The other benefit of using a spoon and trailer is that more strikes result in clean hookups. Larger spoons work great for attracting aggressive hits from far away, but they also increase the odds that fish bite bare metal instead of the hook, especially fish with smaller mouths, like trout. When a predatory fish chases down a spoon with a trailer, the trailer is what they intercept and attack first. This increases the odds of the fish striking the hook’s point and results in fewer one-hit wonders.

 

If you are still getting strikes on the spoon instead of the trailer, a bifurcated hook (like those used on frog and mouse lures) can be attached to the spoon. This keeps the spoon weedless without hurting the trailer’s performance. Without removing the steel leader, feed the bifurcated hook through the split ring with the points up towards the unpainted side of the spoon.
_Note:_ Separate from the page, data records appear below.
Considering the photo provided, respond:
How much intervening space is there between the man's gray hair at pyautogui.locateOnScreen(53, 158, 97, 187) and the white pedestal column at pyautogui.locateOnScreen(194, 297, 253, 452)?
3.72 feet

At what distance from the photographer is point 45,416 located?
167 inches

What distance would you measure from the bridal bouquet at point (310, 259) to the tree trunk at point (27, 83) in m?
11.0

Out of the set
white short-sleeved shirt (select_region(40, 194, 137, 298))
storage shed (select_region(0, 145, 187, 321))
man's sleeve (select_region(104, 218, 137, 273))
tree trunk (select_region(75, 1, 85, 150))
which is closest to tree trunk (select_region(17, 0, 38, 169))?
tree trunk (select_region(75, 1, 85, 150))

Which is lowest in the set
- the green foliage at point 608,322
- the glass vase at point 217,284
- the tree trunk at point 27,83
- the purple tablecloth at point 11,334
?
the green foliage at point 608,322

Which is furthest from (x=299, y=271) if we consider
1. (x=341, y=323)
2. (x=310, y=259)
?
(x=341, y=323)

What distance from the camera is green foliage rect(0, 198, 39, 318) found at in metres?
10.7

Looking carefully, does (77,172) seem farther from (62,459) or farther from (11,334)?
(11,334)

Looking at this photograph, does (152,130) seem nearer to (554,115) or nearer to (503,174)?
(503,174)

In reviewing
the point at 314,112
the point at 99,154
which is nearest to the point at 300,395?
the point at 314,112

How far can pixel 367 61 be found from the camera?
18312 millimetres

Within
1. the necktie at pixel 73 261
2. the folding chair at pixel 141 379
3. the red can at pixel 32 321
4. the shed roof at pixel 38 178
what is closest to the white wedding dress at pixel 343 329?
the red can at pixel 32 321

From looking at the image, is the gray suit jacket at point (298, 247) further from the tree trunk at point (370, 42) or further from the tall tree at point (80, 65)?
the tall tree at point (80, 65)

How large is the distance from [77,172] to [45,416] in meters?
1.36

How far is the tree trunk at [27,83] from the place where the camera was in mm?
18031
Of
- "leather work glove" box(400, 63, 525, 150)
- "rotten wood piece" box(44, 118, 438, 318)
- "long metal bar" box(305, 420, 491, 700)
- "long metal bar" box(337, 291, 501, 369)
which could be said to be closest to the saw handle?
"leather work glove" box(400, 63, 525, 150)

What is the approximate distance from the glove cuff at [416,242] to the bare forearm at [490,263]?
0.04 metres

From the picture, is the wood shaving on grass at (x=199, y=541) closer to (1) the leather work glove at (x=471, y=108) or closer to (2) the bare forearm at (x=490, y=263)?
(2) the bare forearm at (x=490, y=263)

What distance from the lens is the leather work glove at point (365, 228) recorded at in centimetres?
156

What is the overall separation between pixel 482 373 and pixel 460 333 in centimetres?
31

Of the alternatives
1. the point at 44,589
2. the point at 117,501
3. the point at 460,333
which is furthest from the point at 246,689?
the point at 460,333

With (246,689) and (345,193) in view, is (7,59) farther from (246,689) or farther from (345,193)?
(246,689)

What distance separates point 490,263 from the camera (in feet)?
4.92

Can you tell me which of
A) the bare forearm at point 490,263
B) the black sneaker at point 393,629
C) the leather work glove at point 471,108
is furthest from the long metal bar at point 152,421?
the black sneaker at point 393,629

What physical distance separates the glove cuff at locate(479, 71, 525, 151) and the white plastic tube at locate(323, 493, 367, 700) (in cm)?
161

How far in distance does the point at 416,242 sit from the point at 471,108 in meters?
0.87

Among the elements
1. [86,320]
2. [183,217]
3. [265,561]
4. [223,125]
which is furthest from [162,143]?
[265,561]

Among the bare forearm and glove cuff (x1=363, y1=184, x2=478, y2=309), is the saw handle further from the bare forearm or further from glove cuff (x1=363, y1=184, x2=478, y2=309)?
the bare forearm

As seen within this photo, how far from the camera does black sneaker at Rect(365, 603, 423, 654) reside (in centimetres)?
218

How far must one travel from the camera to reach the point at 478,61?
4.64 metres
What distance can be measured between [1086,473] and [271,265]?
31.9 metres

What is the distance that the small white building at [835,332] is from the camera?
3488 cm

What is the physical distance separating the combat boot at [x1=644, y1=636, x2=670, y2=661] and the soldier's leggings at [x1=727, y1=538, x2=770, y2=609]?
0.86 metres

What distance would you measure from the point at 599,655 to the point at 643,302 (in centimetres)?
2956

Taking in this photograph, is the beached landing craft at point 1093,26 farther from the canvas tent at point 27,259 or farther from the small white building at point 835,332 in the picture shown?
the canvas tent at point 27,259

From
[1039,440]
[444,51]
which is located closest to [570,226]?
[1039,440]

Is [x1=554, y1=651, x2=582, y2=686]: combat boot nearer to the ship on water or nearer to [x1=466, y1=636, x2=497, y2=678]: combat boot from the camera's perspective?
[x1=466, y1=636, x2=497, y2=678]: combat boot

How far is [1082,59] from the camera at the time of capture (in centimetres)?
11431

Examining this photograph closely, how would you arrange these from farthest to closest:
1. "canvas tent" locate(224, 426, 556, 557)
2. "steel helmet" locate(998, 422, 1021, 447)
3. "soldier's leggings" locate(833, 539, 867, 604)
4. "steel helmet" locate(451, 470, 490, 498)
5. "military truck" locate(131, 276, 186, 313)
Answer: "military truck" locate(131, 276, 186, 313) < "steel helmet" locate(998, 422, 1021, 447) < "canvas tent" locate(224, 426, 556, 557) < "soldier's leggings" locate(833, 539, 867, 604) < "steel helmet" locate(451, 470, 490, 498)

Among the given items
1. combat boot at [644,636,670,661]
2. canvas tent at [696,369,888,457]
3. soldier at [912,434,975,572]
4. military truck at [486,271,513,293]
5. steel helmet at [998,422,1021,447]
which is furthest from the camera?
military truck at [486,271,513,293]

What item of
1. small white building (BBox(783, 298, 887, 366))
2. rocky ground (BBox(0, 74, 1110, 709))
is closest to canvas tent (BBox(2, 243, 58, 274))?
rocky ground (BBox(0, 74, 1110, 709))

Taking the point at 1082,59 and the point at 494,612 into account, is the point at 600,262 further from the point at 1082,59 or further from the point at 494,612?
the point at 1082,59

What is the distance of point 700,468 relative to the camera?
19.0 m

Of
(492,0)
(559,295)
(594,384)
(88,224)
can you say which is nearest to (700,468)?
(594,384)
If tangles become a problem, lash the steel leader to the shank of the bifurcated hook with a small rubber band or fishing line.

 

Since that first trip to Alexander Lake, I have had a great time using spoons with trailers in all sorts of conditions and for all sorts of fish. When you need a big flashy versatile lure that goes places other lures can’t, try dragging your favorite softbait behind your favorite spoon and see what happens.

 

 

Luke Nichols is a freelance writer from Arlington, Virginia.